= What to produce =
Please return the listing exactly, line for line.

Start of Block

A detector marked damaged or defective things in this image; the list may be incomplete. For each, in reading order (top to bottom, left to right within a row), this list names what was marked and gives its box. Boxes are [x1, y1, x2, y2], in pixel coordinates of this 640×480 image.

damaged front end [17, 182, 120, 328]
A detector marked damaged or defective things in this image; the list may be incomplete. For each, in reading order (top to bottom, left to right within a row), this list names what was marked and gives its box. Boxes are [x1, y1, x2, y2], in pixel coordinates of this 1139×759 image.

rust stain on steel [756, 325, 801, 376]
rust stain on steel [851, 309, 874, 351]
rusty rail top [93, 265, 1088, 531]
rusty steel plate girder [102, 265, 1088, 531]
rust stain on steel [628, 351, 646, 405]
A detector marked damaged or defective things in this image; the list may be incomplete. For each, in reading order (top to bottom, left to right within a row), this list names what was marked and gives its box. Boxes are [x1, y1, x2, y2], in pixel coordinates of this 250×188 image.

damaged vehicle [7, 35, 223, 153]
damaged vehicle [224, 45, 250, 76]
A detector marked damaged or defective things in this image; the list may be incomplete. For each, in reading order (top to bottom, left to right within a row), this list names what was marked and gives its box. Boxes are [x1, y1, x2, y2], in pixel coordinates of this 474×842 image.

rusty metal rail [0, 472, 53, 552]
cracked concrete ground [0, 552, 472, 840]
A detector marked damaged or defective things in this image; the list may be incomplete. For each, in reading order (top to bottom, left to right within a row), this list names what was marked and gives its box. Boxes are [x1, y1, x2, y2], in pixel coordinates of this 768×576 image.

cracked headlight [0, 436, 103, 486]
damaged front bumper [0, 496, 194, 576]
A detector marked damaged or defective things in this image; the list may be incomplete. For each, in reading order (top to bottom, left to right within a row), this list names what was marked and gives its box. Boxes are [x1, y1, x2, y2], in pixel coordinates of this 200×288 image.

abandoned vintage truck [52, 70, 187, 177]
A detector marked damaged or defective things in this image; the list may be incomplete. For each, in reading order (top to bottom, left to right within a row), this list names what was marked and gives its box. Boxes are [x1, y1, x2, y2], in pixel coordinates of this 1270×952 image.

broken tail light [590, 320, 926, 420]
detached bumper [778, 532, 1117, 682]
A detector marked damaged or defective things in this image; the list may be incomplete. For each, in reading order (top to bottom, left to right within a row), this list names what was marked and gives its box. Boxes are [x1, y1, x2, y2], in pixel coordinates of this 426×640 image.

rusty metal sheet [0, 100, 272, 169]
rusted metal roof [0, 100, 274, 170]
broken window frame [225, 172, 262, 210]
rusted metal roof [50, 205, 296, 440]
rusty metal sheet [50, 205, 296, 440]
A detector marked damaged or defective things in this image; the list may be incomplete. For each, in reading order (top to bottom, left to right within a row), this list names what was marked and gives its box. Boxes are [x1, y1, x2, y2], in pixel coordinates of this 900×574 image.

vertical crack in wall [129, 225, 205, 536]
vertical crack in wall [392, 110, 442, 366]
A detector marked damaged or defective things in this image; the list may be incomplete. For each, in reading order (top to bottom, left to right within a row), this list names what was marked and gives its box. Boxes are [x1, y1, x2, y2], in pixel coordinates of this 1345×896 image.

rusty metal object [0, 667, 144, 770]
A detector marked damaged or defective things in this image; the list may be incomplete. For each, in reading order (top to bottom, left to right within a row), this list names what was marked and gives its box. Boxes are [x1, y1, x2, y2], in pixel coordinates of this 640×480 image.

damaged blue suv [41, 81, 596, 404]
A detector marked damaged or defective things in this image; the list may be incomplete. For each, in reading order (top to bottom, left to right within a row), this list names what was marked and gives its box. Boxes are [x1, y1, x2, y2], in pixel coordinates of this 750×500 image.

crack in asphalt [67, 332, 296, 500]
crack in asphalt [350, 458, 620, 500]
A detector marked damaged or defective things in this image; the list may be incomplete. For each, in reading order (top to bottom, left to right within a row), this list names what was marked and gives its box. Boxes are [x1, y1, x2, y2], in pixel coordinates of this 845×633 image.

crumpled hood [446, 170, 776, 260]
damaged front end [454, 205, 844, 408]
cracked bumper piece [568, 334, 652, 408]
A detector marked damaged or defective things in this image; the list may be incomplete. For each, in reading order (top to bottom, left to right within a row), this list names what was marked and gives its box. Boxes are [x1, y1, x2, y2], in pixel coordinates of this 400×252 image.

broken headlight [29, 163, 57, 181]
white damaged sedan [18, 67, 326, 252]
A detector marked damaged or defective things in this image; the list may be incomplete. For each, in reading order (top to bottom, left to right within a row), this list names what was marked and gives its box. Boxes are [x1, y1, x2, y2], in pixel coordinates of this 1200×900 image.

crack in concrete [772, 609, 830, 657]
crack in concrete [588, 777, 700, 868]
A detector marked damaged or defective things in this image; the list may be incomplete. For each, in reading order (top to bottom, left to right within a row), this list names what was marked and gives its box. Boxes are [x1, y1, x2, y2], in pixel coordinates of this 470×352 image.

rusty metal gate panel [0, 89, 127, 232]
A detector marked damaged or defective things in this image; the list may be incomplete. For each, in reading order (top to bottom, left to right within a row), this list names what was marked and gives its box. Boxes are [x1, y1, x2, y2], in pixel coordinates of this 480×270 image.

End of Block

= Response to the task =
A detector marked damaged or defective things in this image; the list may be incomplete. For each, in reading order (top to bottom, left to right within a row), this list names what was marked and gives its box. Boxes are [x1, y1, x2, y2], in pixel coordinates of this 640×480 image.

damaged front end [17, 182, 120, 328]
A detector marked damaged or defective things in this image; the list may be incomplete. For each, in reading order (top to bottom, left to right within a row), this list names what was marked and gives its box. Boxes are [x1, y1, x2, y2], in pixel coordinates of this 1139×759 image.

rust stain on steel [756, 325, 801, 376]
rust stain on steel [851, 309, 874, 351]
rusty rail top [93, 265, 1088, 531]
rusty steel plate girder [102, 265, 1088, 531]
rust stain on steel [628, 351, 646, 405]
A detector marked damaged or defective things in this image; the list may be incomplete. For each, in reading order (top to bottom, left to right within a row), this list names what was marked and gives its box. Boxes are [x1, y1, x2, y2], in pixel coordinates of this 250×188 image.

damaged vehicle [7, 35, 223, 153]
damaged vehicle [224, 45, 250, 76]
A detector marked damaged or defective things in this image; the list may be incomplete. For each, in reading order (top to bottom, left to right within a row), this list names what was marked and gives its box. Boxes are [x1, y1, x2, y2], in pixel coordinates of this 474×842 image.

rusty metal rail [0, 472, 53, 552]
cracked concrete ground [0, 552, 472, 840]
A detector marked damaged or defective things in this image; the list may be incomplete. For each, in reading order (top to bottom, left to right within a row), this list names what was marked and gives its box. Boxes are [x1, y1, x2, y2], in pixel coordinates of this 768×576 image.

cracked headlight [0, 436, 103, 486]
damaged front bumper [0, 496, 194, 576]
A detector marked damaged or defective things in this image; the list may be incomplete. For each, in reading order (top to bottom, left to right within a row), this list names what was marked and gives its box. Boxes are [x1, y1, x2, y2], in pixel coordinates of this 200×288 image.

abandoned vintage truck [52, 70, 187, 177]
A detector marked damaged or defective things in this image; the list may be incomplete. For each, in reading order (top to bottom, left to right within a row), this list names what was marked and gives its box. Boxes are [x1, y1, x2, y2], in pixel coordinates of this 1270×952 image.

broken tail light [590, 320, 926, 420]
detached bumper [778, 532, 1117, 682]
A detector marked damaged or defective things in this image; the list may be incomplete. For each, in reading order (top to bottom, left to right within a row), this list names what was marked and gives its box. Boxes are [x1, y1, x2, y2], in pixel coordinates of this 426×640 image.

rusty metal sheet [0, 100, 272, 169]
rusted metal roof [0, 100, 274, 170]
broken window frame [225, 172, 262, 210]
rusted metal roof [50, 205, 296, 440]
rusty metal sheet [50, 205, 296, 440]
A detector marked damaged or defective things in this image; the list may be incomplete. For each, in reading order (top to bottom, left to right within a row), this list names what was marked and gives its box. Boxes are [x1, y1, x2, y2], in pixel coordinates of this 900×574 image.

vertical crack in wall [129, 225, 205, 536]
vertical crack in wall [392, 110, 442, 366]
A detector marked damaged or defective things in this image; the list may be incomplete. For each, in reading order (top to bottom, left to right within a row), this list names what was marked and gives its box. Boxes are [x1, y1, x2, y2], in pixel coordinates of this 1345×896 image.

rusty metal object [0, 667, 144, 770]
A detector marked damaged or defective things in this image; the list may be incomplete. For each, in reading order (top to bottom, left to right within a row), this list names what was marked and gives its box. Boxes are [x1, y1, x2, y2], in pixel coordinates of this 640×480 image.

damaged blue suv [41, 81, 596, 404]
A detector marked damaged or defective things in this image; the list may be incomplete. For each, in reading order (top to bottom, left to right within a row), this list names what was marked and gives its box. Boxes are [x1, y1, x2, y2], in pixel coordinates of this 750×500 image.

crack in asphalt [67, 332, 296, 500]
crack in asphalt [350, 458, 620, 500]
A detector marked damaged or defective things in this image; the list may be incomplete. For each, in reading order (top to bottom, left to right within a row), this list names what was marked and gives its box. Boxes are [x1, y1, x2, y2], in pixel coordinates of this 845×633 image.

crumpled hood [446, 170, 776, 260]
damaged front end [454, 205, 844, 408]
cracked bumper piece [568, 334, 652, 408]
A detector marked damaged or defective things in this image; the list may be incomplete. For each, in reading order (top to bottom, left to right within a row), this list names what was marked and gives its box. Boxes are [x1, y1, x2, y2], in pixel coordinates of this 400×252 image.

broken headlight [29, 163, 57, 181]
white damaged sedan [18, 67, 326, 252]
A detector marked damaged or defective things in this image; the list may be incomplete. For each, in reading order (top to bottom, left to right within a row), this list names what was marked and gives its box. Boxes are [x1, y1, x2, y2], in pixel coordinates of this 1200×900 image.

crack in concrete [772, 609, 830, 657]
crack in concrete [588, 777, 700, 868]
A detector marked damaged or defective things in this image; the list may be incomplete. For each, in reading order (top to bottom, left to right within a row), this list names what was marked and gives its box. Boxes are [x1, y1, x2, y2], in pixel coordinates of this 470×352 image.

rusty metal gate panel [0, 89, 127, 232]
A detector marked damaged or defective things in this image; the list may be incomplete. For each, in reading order (top to bottom, left to right within a row), this list names what was marked and gives its box. Boxes are [x1, y1, x2, y2], in pixel coordinates of this 480×270 image.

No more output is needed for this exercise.